Fixed income instruments are securities in which an investor receives regular income payments over a period of time. Fixed income instruments generally take the form of debt securities, such as bonds, although some stocks that pay dividends also pay a fixed income. Retirees often use income instruments to generate supplemental monthly income.

Bonds are a form of debt in which a creditor loans money to the debt issuer and charges the debt issuer monthly or yearly interest. Governments issue bonds to raise money for public projects, such as building roads or new schools, while corporations issue bonds to raise the revenue needed for mergers and acquisitions. Bond terms typically last at least six months, although national governments issue bonds that last up to 30 years. Long-term bonds pay lower interest rates, but appeal to people looking for predictable payments over long periods of time. In the United States, payments from the proceeds of municipal bonds are not taxed at the federal level, making the bonds especially attractive to investors with high tax brackets.

Common shares are not considered fixed income instruments because their value fluctuates daily and dividend payments are subject to change. Many large companies issue preferred stock, which pays fixed dividends. Preferred stock dividends are normally taxable. To make stocks an attractive investment, dividend payments on preferred stocks are generally higher than the yields paid on bonds.

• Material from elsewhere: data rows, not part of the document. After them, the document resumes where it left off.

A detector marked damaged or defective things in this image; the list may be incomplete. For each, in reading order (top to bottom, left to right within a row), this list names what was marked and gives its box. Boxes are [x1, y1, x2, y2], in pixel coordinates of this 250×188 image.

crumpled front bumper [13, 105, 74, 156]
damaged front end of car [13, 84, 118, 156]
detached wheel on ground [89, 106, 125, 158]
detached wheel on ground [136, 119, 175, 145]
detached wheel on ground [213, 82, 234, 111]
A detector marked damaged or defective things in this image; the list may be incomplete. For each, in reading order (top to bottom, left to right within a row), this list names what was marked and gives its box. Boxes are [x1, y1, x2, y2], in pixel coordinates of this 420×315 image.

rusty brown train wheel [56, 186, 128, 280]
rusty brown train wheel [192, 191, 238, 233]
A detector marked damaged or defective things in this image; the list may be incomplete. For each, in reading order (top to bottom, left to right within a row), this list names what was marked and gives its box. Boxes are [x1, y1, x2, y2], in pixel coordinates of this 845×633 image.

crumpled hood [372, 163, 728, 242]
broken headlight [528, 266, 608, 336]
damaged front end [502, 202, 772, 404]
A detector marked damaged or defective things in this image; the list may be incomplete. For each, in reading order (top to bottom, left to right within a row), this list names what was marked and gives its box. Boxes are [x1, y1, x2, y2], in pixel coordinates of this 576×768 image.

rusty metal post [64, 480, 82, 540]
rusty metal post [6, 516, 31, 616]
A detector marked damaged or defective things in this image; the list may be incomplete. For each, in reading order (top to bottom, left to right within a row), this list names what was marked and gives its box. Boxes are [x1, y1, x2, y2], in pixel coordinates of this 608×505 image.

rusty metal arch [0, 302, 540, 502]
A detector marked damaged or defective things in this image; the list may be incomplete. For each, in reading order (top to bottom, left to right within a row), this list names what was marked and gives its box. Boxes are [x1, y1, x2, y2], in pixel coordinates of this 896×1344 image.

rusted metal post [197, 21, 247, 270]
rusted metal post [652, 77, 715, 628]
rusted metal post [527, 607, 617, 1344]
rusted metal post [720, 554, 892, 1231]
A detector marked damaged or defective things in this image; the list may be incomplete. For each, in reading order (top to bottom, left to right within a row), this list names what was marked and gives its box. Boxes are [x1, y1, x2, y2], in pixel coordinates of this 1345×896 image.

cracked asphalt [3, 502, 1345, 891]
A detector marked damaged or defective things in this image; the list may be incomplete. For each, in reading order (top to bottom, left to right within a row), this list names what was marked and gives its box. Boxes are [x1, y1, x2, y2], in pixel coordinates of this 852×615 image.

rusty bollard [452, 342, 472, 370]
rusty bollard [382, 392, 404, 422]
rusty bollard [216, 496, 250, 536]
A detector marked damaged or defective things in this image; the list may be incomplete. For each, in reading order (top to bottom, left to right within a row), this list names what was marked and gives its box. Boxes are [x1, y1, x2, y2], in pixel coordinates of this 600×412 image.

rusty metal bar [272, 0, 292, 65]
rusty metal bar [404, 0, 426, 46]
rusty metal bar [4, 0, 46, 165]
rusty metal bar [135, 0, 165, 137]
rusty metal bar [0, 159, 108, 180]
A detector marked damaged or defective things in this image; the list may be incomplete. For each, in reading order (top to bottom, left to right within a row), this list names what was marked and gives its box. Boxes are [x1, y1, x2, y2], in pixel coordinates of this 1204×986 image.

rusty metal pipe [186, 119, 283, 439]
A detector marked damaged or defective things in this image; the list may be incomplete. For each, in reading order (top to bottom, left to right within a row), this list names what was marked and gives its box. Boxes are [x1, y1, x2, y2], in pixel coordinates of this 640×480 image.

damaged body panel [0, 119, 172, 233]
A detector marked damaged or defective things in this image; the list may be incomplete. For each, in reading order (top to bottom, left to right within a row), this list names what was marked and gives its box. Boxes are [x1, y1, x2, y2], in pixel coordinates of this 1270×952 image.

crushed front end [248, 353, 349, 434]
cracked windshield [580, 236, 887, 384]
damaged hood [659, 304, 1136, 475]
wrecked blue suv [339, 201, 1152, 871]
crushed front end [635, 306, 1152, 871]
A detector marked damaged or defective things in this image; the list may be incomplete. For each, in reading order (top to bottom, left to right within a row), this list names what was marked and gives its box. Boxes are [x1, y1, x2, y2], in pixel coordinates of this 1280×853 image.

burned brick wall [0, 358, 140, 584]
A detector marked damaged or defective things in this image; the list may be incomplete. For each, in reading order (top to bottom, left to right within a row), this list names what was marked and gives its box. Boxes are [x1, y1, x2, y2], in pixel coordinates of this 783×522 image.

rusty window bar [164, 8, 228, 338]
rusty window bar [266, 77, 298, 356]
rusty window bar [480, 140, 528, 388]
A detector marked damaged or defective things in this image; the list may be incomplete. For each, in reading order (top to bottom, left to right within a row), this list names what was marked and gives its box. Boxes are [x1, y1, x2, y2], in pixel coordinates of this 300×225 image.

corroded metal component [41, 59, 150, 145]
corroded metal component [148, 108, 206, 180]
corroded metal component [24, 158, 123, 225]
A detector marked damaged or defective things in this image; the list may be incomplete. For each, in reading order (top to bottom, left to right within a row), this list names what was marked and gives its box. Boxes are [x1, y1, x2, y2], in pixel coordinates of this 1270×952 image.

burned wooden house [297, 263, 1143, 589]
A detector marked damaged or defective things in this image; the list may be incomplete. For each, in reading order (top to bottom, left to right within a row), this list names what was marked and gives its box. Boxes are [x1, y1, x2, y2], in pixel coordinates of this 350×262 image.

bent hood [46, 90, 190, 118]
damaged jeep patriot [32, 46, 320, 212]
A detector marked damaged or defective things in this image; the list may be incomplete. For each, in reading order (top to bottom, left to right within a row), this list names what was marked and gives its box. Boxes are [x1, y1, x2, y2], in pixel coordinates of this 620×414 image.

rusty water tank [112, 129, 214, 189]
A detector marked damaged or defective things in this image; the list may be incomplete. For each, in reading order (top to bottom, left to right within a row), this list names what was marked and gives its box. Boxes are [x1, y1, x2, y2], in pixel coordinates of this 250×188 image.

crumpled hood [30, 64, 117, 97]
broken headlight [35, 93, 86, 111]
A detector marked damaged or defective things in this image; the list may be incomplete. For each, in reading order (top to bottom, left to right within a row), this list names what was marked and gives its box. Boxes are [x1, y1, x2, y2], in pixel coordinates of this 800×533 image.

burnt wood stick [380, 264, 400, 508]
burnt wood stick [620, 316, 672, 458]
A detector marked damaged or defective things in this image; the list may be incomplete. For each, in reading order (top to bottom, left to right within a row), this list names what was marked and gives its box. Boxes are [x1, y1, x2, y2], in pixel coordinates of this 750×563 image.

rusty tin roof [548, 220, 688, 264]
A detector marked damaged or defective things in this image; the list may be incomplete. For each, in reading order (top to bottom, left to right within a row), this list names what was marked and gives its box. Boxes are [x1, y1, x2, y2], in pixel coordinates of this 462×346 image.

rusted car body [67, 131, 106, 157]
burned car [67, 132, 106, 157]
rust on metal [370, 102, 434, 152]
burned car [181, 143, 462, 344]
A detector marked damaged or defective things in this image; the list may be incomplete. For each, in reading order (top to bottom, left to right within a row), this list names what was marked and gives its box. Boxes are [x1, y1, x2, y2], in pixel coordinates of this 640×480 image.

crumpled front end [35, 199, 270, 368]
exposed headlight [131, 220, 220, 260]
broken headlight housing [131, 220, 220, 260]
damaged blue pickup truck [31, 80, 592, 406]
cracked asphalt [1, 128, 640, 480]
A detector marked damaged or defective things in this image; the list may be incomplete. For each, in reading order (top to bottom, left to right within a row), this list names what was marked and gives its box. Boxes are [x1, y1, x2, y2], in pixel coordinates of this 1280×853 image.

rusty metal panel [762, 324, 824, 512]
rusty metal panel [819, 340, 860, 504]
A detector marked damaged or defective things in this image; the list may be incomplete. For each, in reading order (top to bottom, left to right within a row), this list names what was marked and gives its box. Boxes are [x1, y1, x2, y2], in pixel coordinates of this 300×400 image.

Investors buying fixed income instruments are exposed to a variety of different risks, including the risk of insolvency, as an issuer of government or corporate bonds can only continue to make regular income payments as long as it remains solvent. If a bond-issuing entity goes bankrupt, bond payments generally cease. Many bondholders eventually receive a portion of their investment, but the loss of income can be problematic. When a corporation fails, preferred shareholders can claim a portion of the bankrupt company’s assets, but only after taxes, payroll, and debts have been settled. Preferred stock often loses value after a company becomes insolvent, and many investors lose both a source of income and their original investment.

People who are highly dependent on fixed income instruments also have to deal with inflation risk. Prices tend to rise over time, causing the cost of living to rise steadily over long periods of time. Fixed income payments remain unchanged, meaning inflation erodes investors’ purchasing power. Some investors prefer to buy investments that offer variable rates, such as variable rate certificates of deposit, but while these investments do not expose individuals to the risk of inflation, investors cannot predict income payments from one month to the next.